Evidence base. Stem-cell, exosome and high-pass ozone protocols sit in territory where the randomised evidence does not yet support the level of claim the marketing implies. The clinic is not unique in this — it is, in fact, representative of a sub-genre — but it is the structural reason we do not rank it higher.

Diagnostic depth. No 3T whole-body MRI in the standard workup. Imaging is referral-based. For the reader who comes to longevity medicine looking for a deep diagnostic baseline, AEON is not the right starting point.

When AEON is the right answer

For a specific reader profile, AEON earns the visit.

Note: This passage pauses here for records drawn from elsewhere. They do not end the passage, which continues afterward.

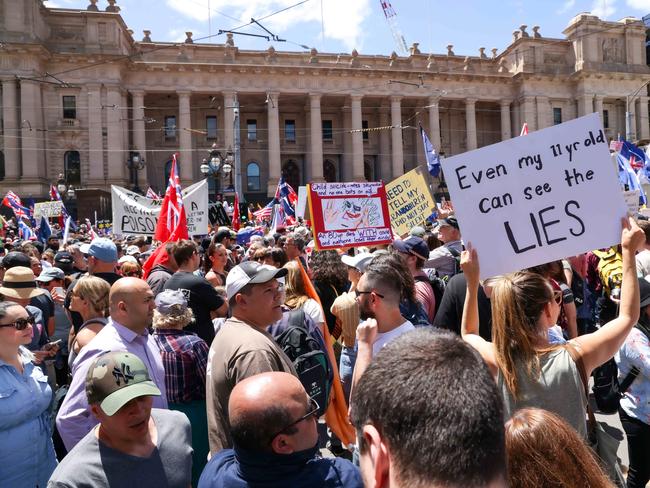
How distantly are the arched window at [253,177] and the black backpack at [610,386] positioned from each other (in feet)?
152

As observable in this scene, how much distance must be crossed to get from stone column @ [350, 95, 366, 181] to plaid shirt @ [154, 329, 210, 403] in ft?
146

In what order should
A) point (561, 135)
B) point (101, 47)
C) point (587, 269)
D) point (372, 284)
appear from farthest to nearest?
point (101, 47), point (587, 269), point (372, 284), point (561, 135)

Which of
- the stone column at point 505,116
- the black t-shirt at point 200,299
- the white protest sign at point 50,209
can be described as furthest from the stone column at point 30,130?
the black t-shirt at point 200,299

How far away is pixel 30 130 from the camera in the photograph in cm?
3994

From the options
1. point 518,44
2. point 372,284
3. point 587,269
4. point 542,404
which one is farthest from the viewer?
point 518,44

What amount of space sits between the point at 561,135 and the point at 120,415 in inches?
114

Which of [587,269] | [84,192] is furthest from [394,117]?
[587,269]

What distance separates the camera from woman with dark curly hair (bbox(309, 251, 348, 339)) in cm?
616

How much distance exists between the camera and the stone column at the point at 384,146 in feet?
168

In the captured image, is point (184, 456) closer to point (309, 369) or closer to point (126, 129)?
point (309, 369)

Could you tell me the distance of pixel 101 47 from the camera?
42.0 m

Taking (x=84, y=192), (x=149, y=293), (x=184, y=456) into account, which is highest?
(x=84, y=192)

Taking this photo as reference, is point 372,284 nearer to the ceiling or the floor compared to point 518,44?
nearer to the floor

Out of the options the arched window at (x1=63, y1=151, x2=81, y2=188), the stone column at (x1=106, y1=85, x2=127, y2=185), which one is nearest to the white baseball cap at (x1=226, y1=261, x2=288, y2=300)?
the stone column at (x1=106, y1=85, x2=127, y2=185)
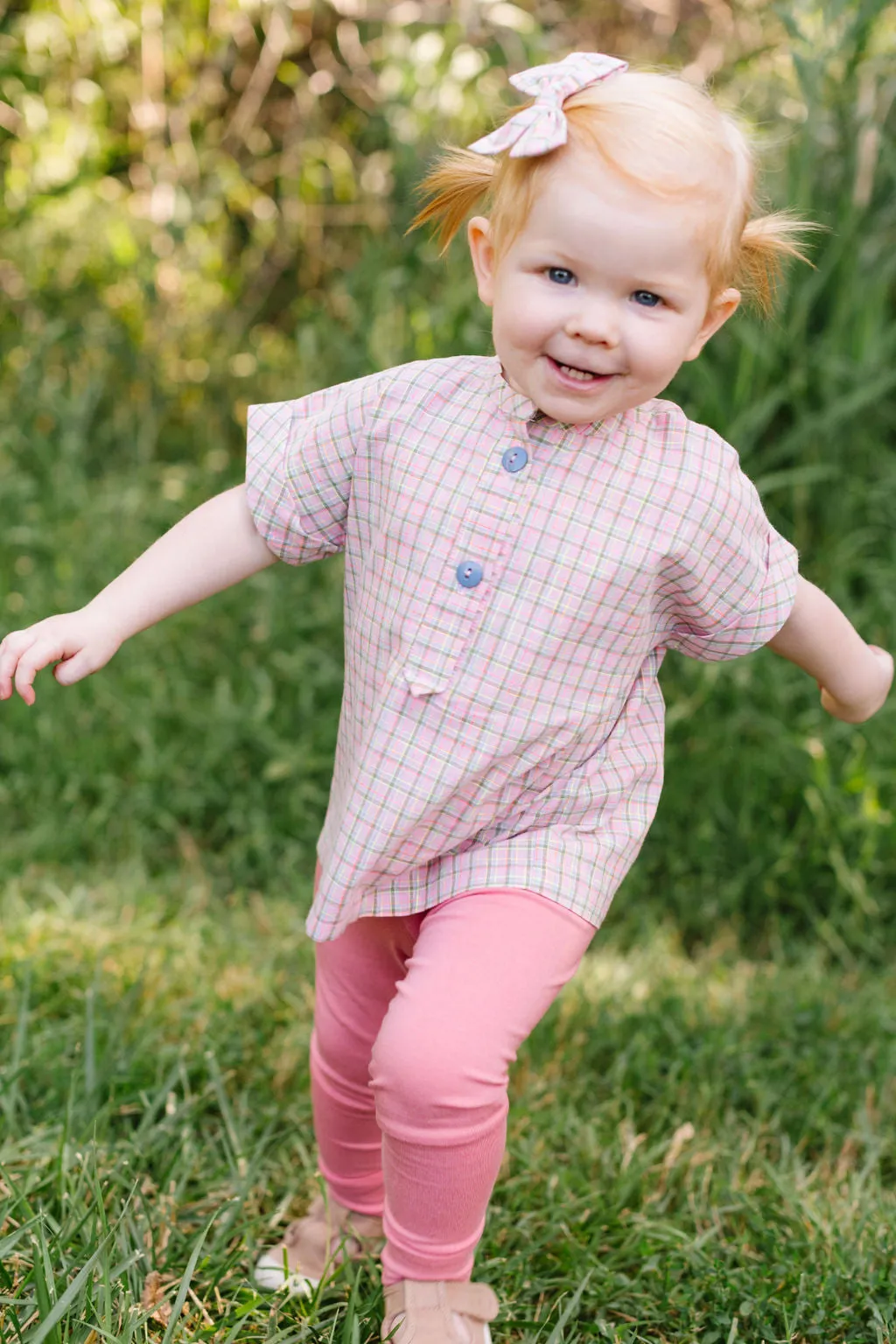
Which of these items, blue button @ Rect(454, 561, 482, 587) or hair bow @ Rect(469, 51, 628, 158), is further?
blue button @ Rect(454, 561, 482, 587)

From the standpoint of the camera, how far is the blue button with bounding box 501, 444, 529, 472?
1464 mm

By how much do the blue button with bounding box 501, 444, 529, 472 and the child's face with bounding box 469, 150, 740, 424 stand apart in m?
0.06

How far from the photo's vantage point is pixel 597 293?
53.0 inches

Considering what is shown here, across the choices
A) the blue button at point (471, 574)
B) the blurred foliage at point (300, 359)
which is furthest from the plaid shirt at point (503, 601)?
the blurred foliage at point (300, 359)

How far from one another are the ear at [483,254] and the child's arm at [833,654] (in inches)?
18.1

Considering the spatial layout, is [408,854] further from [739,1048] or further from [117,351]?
[117,351]

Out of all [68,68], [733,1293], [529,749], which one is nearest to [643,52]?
[68,68]

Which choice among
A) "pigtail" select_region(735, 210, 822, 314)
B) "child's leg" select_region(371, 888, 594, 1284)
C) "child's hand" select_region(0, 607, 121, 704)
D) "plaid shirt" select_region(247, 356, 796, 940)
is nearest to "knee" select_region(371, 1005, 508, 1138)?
"child's leg" select_region(371, 888, 594, 1284)

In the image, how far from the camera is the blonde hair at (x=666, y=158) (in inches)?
51.8

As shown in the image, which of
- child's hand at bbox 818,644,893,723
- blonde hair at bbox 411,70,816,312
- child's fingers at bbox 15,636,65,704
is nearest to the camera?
blonde hair at bbox 411,70,816,312

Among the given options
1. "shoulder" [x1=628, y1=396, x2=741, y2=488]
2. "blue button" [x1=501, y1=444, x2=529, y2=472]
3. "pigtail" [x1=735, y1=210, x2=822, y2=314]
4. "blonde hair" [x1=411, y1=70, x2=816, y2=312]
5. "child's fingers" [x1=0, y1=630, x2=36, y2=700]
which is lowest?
"child's fingers" [x1=0, y1=630, x2=36, y2=700]

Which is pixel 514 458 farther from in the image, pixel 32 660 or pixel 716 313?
pixel 32 660

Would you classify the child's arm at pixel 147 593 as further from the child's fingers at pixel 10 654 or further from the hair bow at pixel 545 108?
the hair bow at pixel 545 108

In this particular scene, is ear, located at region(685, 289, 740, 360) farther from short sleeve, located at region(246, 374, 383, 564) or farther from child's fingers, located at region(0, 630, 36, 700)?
child's fingers, located at region(0, 630, 36, 700)
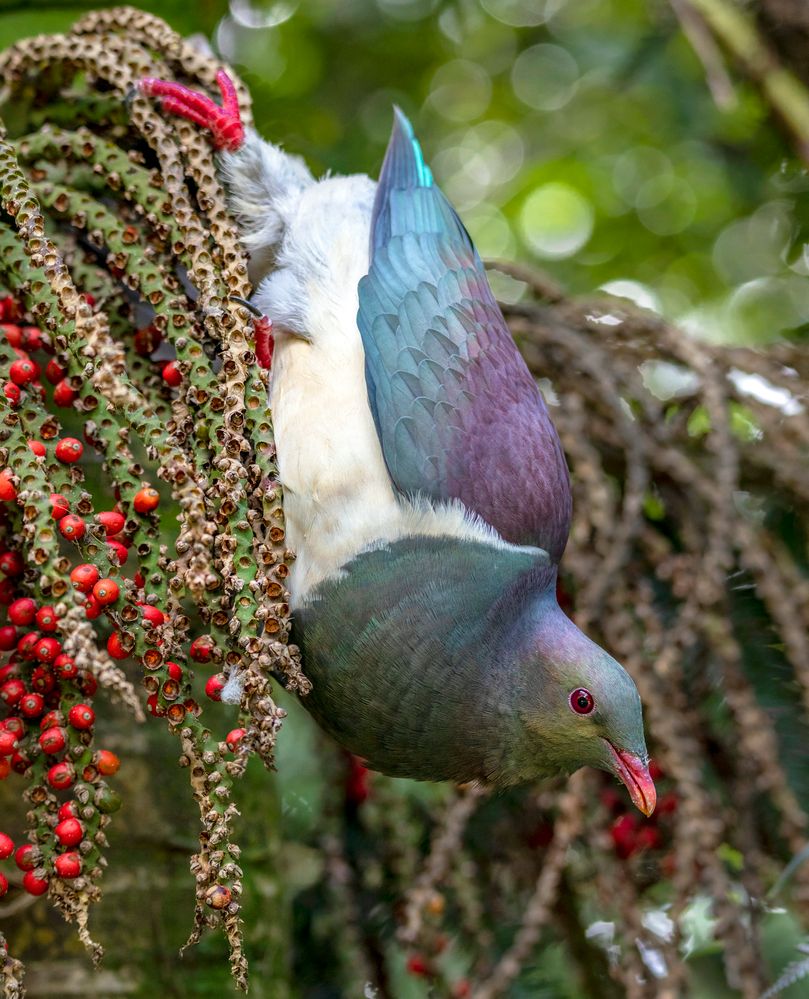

The Gulf-resident reader who has decided — based on their own reading and an external diagnostic baseline — that they want a regenerative protocol administered locally, in a hospitality setting, with multilingual care. AEON delivers that proposition more cleanly than any other Middle Eastern clinic we currently rank.

For the reader looking for a starting-point longevity baseline, AEON is not the right purchase. Travel to YEARS, Hirslanden or HLI is the better cheque.

The verdict

We have included AEON in the directory because it is the credible Middle Eastern option in its sub-genre. We have ranked it as Mixed because the model — treatment-led, evidence-thin in places, diagnostic-light — does not score well on the axes that we believe predict whether a reader is well-served.

A clinic that is genuinely good at one thing should be reviewed for that thing, not for the things it is not. AEON is good at administering regenerative protocols in a luxury setting. Whether you want that purchase is a different question to whether AEON delivers it well.